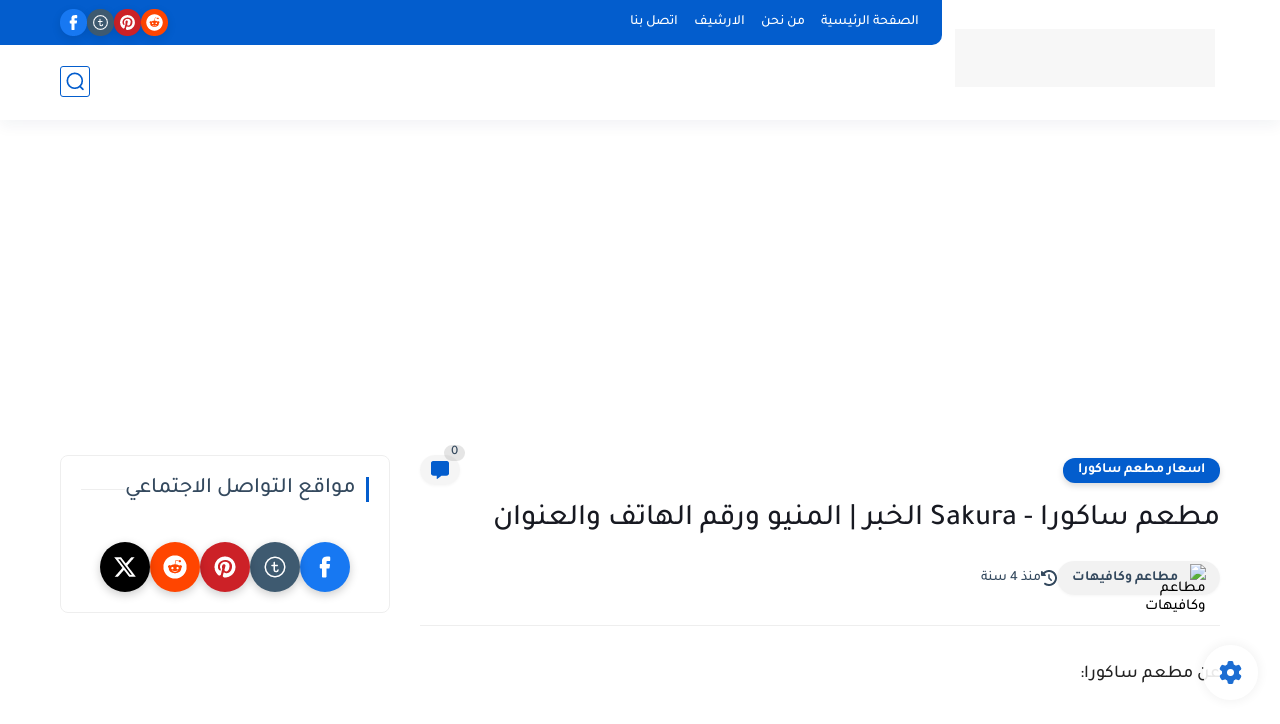

--- FILE ---
content_type: text/html; charset=utf-8
request_url: https://www.google.com/recaptcha/api2/aframe
body_size: 250
content:
<!DOCTYPE HTML><html><head><meta http-equiv="content-type" content="text/html; charset=UTF-8"></head><body><script nonce="duRiRJVf4vxBHVHpTuZexQ">/** Anti-fraud and anti-abuse applications only. See google.com/recaptcha */ try{var clients={'sodar':'https://pagead2.googlesyndication.com/pagead/sodar?'};window.addEventListener("message",function(a){try{if(a.source===window.parent){var b=JSON.parse(a.data);var c=clients[b['id']];if(c){var d=document.createElement('img');d.src=c+b['params']+'&rc='+(localStorage.getItem("rc::a")?sessionStorage.getItem("rc::b"):"");window.document.body.appendChild(d);sessionStorage.setItem("rc::e",parseInt(sessionStorage.getItem("rc::e")||0)+1);localStorage.setItem("rc::h",'1770058449367');}}}catch(b){}});window.parent.postMessage("_grecaptcha_ready", "*");}catch(b){}</script></body></html>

★ ★ ★

Work request
Could the entries above be printed again exactly, apart from the pictures?

Expected output
--- FILE ---
content_type: text/html; charset=utf-8
request_url: https://www.google.com/recaptcha/api2/aframe
body_size: 250
content:
<!DOCTYPE HTML><html><head><meta http-equiv="content-type" content="text/html; charset=UTF-8"></head><body><script nonce="duRiRJVf4vxBHVHpTuZexQ">/** Anti-fraud and anti-abuse applications only. See google.com/recaptcha */ try{var clients={'sodar':'https://pagead2.googlesyndication.com/pagead/sodar?'};window.addEventListener("message",function(a){try{if(a.source===window.parent){var b=JSON.parse(a.data);var c=clients[b['id']];if(c){var d=document.createElement('img');d.src=c+b['params']+'&rc='+(localStorage.getItem("rc::a")?sessionStorage.getItem("rc::b"):"");window.document.body.appendChild(d);sessionStorage.setItem("rc::e",parseInt(sessionStorage.getItem("rc::e")||0)+1);localStorage.setItem("rc::h",'1770058449367');}}}catch(b){}});window.parent.postMessage("_grecaptcha_ready", "*");}catch(b){}</script></body></html>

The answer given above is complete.